**LISTED ENTRIES:**
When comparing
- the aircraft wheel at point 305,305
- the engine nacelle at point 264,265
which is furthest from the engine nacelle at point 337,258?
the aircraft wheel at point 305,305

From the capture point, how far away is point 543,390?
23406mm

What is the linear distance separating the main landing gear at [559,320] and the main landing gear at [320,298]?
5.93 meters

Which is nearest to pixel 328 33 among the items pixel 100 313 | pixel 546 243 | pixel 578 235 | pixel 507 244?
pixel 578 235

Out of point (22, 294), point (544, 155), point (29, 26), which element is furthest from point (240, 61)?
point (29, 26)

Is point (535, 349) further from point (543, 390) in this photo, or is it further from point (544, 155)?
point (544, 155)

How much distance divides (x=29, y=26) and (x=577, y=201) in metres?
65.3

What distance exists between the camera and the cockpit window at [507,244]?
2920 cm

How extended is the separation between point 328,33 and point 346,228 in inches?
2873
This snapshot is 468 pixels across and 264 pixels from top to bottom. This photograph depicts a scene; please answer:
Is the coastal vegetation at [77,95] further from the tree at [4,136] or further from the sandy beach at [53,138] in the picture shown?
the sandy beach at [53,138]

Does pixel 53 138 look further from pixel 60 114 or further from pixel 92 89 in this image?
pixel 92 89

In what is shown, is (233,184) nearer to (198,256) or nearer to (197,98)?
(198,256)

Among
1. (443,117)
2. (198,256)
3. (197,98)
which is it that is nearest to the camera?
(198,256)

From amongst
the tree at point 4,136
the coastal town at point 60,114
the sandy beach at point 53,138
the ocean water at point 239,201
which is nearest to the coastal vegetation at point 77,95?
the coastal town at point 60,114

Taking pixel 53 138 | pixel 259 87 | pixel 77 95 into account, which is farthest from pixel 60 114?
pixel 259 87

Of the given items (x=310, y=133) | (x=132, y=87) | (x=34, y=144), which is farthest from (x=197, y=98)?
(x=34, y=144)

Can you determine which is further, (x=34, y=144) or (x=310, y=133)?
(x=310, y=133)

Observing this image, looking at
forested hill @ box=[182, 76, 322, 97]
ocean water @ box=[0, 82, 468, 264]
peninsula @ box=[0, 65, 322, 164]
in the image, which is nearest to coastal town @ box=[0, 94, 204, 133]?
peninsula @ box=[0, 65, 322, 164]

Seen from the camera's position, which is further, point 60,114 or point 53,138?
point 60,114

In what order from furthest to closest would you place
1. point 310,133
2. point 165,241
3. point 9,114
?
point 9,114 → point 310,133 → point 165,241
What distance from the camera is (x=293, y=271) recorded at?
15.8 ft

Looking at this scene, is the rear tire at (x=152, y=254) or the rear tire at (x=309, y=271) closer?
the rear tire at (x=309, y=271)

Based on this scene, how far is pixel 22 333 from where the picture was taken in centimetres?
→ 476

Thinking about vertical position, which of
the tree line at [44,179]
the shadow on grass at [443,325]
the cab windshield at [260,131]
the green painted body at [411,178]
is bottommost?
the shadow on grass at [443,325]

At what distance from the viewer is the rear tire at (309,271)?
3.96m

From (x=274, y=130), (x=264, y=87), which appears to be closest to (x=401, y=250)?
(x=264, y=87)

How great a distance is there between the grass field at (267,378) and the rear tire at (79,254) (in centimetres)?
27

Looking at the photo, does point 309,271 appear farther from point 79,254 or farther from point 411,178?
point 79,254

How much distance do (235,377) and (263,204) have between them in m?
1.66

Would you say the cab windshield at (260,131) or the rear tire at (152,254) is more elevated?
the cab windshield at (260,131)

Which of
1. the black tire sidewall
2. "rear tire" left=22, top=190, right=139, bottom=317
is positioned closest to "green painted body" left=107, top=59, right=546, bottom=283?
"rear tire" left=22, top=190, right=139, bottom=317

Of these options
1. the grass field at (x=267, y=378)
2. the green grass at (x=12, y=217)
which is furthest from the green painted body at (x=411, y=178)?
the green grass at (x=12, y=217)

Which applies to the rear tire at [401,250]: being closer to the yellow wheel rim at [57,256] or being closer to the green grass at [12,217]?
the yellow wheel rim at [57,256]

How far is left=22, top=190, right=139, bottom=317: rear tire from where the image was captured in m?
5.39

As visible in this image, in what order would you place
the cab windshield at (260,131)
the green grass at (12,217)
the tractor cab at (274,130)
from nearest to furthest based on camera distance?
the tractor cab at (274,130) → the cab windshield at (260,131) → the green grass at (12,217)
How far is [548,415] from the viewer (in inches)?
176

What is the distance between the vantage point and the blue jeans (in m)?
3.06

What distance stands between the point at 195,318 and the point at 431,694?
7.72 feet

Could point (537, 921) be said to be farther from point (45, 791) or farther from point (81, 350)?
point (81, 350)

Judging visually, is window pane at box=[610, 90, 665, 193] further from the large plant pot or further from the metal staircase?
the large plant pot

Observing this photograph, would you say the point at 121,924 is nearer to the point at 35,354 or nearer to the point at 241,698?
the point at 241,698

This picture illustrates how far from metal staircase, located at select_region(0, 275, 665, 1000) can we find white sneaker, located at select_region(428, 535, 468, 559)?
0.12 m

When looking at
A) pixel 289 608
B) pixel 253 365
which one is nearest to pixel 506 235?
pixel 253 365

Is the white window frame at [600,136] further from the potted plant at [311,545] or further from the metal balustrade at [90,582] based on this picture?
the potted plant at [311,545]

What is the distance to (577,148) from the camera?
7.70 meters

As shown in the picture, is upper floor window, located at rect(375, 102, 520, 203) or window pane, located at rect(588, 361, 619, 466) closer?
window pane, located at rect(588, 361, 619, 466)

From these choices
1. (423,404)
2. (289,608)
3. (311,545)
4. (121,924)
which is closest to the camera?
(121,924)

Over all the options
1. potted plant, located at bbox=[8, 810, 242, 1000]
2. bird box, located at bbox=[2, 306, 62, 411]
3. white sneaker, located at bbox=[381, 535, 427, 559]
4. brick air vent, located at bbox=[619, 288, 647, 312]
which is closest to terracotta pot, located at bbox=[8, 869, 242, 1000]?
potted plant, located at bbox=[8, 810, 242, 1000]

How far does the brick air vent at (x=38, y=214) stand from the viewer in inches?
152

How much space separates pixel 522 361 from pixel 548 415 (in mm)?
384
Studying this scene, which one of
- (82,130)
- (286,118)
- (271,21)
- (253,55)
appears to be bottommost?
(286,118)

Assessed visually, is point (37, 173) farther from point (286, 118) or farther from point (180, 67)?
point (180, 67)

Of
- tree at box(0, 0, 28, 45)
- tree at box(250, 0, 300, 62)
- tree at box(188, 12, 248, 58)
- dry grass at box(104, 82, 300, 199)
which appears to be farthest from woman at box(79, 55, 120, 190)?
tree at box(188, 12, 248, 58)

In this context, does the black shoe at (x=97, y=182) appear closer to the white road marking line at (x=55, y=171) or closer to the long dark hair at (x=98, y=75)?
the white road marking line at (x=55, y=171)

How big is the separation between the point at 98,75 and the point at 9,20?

**DIRECTION:** Rewrite all the entries above as a JSON list of strings with one string per line, leaving out blank lines.

**EXERCISE RESULT:**
[
  "When comparing",
  "- the aircraft wheel at point 305,305",
  "- the engine nacelle at point 264,265",
  "which is furthest from the engine nacelle at point 337,258?",
  "the aircraft wheel at point 305,305",
  "From the capture point, how far away is point 543,390?",
  "23406mm",
  "What is the linear distance separating the main landing gear at [559,320] and the main landing gear at [320,298]?",
  "5.93 meters",
  "Which is nearest to pixel 328 33 among the items pixel 100 313 | pixel 546 243 | pixel 578 235 | pixel 507 244?",
  "pixel 578 235",
  "Out of point (22, 294), point (544, 155), point (29, 26), which element is furthest from point (240, 61)?",
  "point (29, 26)",
  "Is point (535, 349) further from point (543, 390) in this photo, or is it further from point (544, 155)?",
  "point (544, 155)",
  "How much distance divides (x=29, y=26) and (x=577, y=201) in metres?",
  "65.3",
  "What distance exists between the camera and the cockpit window at [507,244]?",
  "2920 cm",
  "How extended is the separation between point 328,33 and point 346,228 in inches?",
  "2873",
  "This snapshot is 468 pixels across and 264 pixels from top to bottom. This photograph depicts a scene; please answer:",
  "Is the coastal vegetation at [77,95] further from the tree at [4,136] or further from the sandy beach at [53,138] in the picture shown?",
  "the sandy beach at [53,138]",
  "Does pixel 53 138 look further from pixel 60 114 or further from pixel 92 89 in this image?",
  "pixel 92 89",
  "In what is shown, is (233,184) nearer to (198,256) or nearer to (197,98)?",
  "(198,256)",
  "Among",
  "1. (443,117)",
  "2. (198,256)",
  "3. (197,98)",
  "which is it that is nearest to the camera?",
  "(198,256)",
  "From amongst",
  "the tree at point 4,136",
  "the coastal town at point 60,114",
  "the sandy beach at point 53,138",
  "the ocean water at point 239,201",
  "which is nearest to the coastal vegetation at point 77,95?",
  "the coastal town at point 60,114",
  "Taking pixel 53 138 | pixel 259 87 | pixel 77 95 into account, which is farthest from pixel 60 114?",
  "pixel 259 87",
  "Of the given items (x=310, y=133) | (x=132, y=87) | (x=34, y=144), which is farthest from (x=197, y=98)?",
  "(x=34, y=144)",
  "Can you determine which is further, (x=34, y=144) or (x=310, y=133)?",
  "(x=310, y=133)",
  "Observing this image, looking at",
  "forested hill @ box=[182, 76, 322, 97]",
  "ocean water @ box=[0, 82, 468, 264]",
  "peninsula @ box=[0, 65, 322, 164]",
  "in the image, which is nearest to coastal town @ box=[0, 94, 204, 133]?",
  "peninsula @ box=[0, 65, 322, 164]",
  "Seen from the camera's position, which is further, point 60,114 or point 53,138?",
  "point 60,114",
  "In what order from furthest to closest would you place",
  "1. point 310,133",
  "2. point 165,241",
  "3. point 9,114",
  "?",
  "point 9,114 → point 310,133 → point 165,241",
  "What distance from the camera is (x=293, y=271) recorded at?",
  "15.8 ft",
  "Looking at this scene, is the rear tire at (x=152, y=254) or the rear tire at (x=309, y=271) closer?",
  "the rear tire at (x=309, y=271)",
  "Based on this scene, how far is pixel 22 333 from where the picture was taken in centimetres?",
  "→ 476",
  "Thinking about vertical position, which of",
  "the tree line at [44,179]",
  "the shadow on grass at [443,325]",
  "the cab windshield at [260,131]",
  "the green painted body at [411,178]",
  "is bottommost?",
  "the shadow on grass at [443,325]",
  "At what distance from the viewer is the rear tire at (309,271)?",
  "3.96m",
  "From (x=274, y=130), (x=264, y=87), which appears to be closest to (x=401, y=250)?",
  "(x=264, y=87)",
  "How great a distance is there between the grass field at (267,378) and the rear tire at (79,254) (in centimetres)?",
  "27",
  "Looking at the photo, does point 309,271 appear farther from point 79,254 or farther from point 411,178?",
  "point 79,254",
  "How much distance do (235,377) and (263,204) have between them in m?",
  "1.66",
  "Would you say the cab windshield at (260,131) or the rear tire at (152,254) is more elevated?",
  "the cab windshield at (260,131)",
  "Which of",
  "1. the black tire sidewall",
  "2. \"rear tire\" left=22, top=190, right=139, bottom=317",
  "is positioned closest to \"green painted body\" left=107, top=59, right=546, bottom=283?",
  "\"rear tire\" left=22, top=190, right=139, bottom=317",
  "Of these options",
  "1. the grass field at (x=267, y=378)",
  "2. the green grass at (x=12, y=217)",
  "which is furthest from the green painted body at (x=411, y=178)?",
  "the green grass at (x=12, y=217)",
  "Which applies to the rear tire at [401,250]: being closer to the yellow wheel rim at [57,256] or being closer to the green grass at [12,217]?",
  "the yellow wheel rim at [57,256]",
  "How far is left=22, top=190, right=139, bottom=317: rear tire from where the image was captured in m?",
  "5.39",
  "As visible in this image, in what order would you place",
  "the cab windshield at (260,131)",
  "the green grass at (12,217)",
  "the tractor cab at (274,130)",
  "from nearest to furthest based on camera distance?",
  "the tractor cab at (274,130) → the cab windshield at (260,131) → the green grass at (12,217)",
  "How far is [548,415] from the viewer (in inches)?",
  "176",
  "What is the distance between the vantage point and the blue jeans (in m)?",
  "3.06",
  "What distance stands between the point at 195,318 and the point at 431,694?",
  "7.72 feet",
  "Could point (537, 921) be said to be farther from point (45, 791) or farther from point (81, 350)?",
  "point (81, 350)",
  "Judging visually, is window pane at box=[610, 90, 665, 193] further from the large plant pot or further from the metal staircase?",
  "the large plant pot",
  "Observing this photograph, would you say the point at 121,924 is nearer to the point at 35,354 or nearer to the point at 241,698?",
  "the point at 241,698",
  "This picture illustrates how far from metal staircase, located at select_region(0, 275, 665, 1000) can we find white sneaker, located at select_region(428, 535, 468, 559)?",
  "0.12 m",
  "When looking at",
  "A) pixel 289 608",
  "B) pixel 253 365",
  "which one is nearest to pixel 506 235?",
  "pixel 253 365",
  "Is the white window frame at [600,136] further from the potted plant at [311,545] or further from the metal balustrade at [90,582] based on this picture?",
  "the potted plant at [311,545]",
  "What is the distance to (577,148) from the camera?",
  "7.70 meters",
  "As shown in the picture, is upper floor window, located at rect(375, 102, 520, 203) or window pane, located at rect(588, 361, 619, 466) closer?",
  "window pane, located at rect(588, 361, 619, 466)",
  "From these choices",
  "1. (423,404)",
  "2. (289,608)",
  "3. (311,545)",
  "4. (121,924)",
  "which is closest to the camera?",
  "(121,924)",
  "Over all the options",
  "1. potted plant, located at bbox=[8, 810, 242, 1000]",
  "2. bird box, located at bbox=[2, 306, 62, 411]",
  "3. white sneaker, located at bbox=[381, 535, 427, 559]",
  "4. brick air vent, located at bbox=[619, 288, 647, 312]",
  "which is closest to terracotta pot, located at bbox=[8, 869, 242, 1000]?",
  "potted plant, located at bbox=[8, 810, 242, 1000]",
  "How far does the brick air vent at (x=38, y=214) stand from the viewer in inches?",
  "152",
  "How much space separates pixel 522 361 from pixel 548 415 (in mm)?",
  "384",
  "Studying this scene, which one of",
  "- (82,130)",
  "- (286,118)",
  "- (271,21)",
  "- (253,55)",
  "appears to be bottommost?",
  "(286,118)",
  "Assessed visually, is point (37, 173) farther from point (286, 118) or farther from point (180, 67)?",
  "point (180, 67)",
  "Of",
  "- tree at box(0, 0, 28, 45)",
  "- tree at box(250, 0, 300, 62)",
  "- tree at box(188, 12, 248, 58)",
  "- dry grass at box(104, 82, 300, 199)",
  "which appears to be farthest from woman at box(79, 55, 120, 190)?",
  "tree at box(188, 12, 248, 58)",
  "In this context, does the black shoe at (x=97, y=182) appear closer to the white road marking line at (x=55, y=171) or closer to the long dark hair at (x=98, y=75)?",
  "the white road marking line at (x=55, y=171)",
  "How big is the separation between the point at 98,75 and the point at 9,20?"
]